Prompt
Show every line of the records below that contains the string "instances". Case counts.

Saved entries
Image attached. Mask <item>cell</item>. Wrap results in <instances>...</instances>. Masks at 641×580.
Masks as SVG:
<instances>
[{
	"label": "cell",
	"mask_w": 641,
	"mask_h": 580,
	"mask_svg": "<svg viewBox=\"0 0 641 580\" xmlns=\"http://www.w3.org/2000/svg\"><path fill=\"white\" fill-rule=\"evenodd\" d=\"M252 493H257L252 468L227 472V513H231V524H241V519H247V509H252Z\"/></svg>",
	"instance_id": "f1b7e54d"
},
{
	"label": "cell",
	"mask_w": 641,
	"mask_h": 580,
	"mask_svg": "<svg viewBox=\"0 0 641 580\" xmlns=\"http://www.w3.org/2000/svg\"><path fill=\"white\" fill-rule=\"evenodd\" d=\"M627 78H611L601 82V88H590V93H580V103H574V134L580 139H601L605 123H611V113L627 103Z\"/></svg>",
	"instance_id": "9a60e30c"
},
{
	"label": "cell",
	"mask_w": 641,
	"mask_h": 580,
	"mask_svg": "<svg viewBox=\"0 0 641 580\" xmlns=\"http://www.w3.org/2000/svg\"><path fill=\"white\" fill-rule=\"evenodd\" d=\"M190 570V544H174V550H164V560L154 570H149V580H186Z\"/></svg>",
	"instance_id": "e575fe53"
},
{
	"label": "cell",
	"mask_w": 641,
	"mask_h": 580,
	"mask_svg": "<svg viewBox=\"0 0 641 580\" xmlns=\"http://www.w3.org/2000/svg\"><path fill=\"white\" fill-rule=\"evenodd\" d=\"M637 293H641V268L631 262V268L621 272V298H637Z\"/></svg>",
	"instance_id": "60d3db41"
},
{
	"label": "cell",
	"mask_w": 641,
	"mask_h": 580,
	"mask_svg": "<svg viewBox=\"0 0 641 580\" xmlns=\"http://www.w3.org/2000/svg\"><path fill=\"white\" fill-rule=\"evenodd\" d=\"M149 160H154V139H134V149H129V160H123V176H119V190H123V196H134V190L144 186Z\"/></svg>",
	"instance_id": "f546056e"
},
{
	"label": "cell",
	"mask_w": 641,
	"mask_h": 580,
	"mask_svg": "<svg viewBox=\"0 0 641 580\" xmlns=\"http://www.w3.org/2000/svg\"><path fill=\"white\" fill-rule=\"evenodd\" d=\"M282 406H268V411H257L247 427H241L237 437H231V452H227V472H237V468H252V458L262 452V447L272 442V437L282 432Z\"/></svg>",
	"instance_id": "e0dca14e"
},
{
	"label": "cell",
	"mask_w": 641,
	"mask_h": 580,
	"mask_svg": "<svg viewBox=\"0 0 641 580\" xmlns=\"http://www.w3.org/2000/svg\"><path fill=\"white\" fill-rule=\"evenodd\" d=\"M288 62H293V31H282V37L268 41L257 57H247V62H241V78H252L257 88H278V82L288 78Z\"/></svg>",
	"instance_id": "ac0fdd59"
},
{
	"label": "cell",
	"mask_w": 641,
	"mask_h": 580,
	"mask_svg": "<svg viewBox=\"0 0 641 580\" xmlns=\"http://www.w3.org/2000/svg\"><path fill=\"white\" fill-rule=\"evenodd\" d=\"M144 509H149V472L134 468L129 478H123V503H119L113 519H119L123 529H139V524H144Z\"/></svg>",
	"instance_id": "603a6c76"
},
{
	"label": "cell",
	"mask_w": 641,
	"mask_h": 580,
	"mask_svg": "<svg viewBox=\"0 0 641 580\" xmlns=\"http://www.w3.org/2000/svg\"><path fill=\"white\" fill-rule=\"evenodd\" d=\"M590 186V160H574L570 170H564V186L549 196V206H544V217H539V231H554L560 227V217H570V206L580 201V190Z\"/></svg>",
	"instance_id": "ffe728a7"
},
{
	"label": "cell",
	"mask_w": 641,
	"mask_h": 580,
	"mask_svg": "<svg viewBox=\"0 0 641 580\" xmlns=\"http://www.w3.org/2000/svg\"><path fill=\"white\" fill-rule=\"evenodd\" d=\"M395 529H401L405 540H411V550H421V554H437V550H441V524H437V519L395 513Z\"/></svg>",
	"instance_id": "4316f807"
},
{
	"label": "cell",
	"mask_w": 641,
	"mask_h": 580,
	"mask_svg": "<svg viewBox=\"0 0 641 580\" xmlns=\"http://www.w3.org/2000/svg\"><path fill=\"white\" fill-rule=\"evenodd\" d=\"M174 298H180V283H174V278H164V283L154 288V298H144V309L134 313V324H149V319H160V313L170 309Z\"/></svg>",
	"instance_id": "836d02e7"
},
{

Response to the exercise
Image attached. Mask <item>cell</item>. Wrap results in <instances>...</instances>. Masks at 641×580.
<instances>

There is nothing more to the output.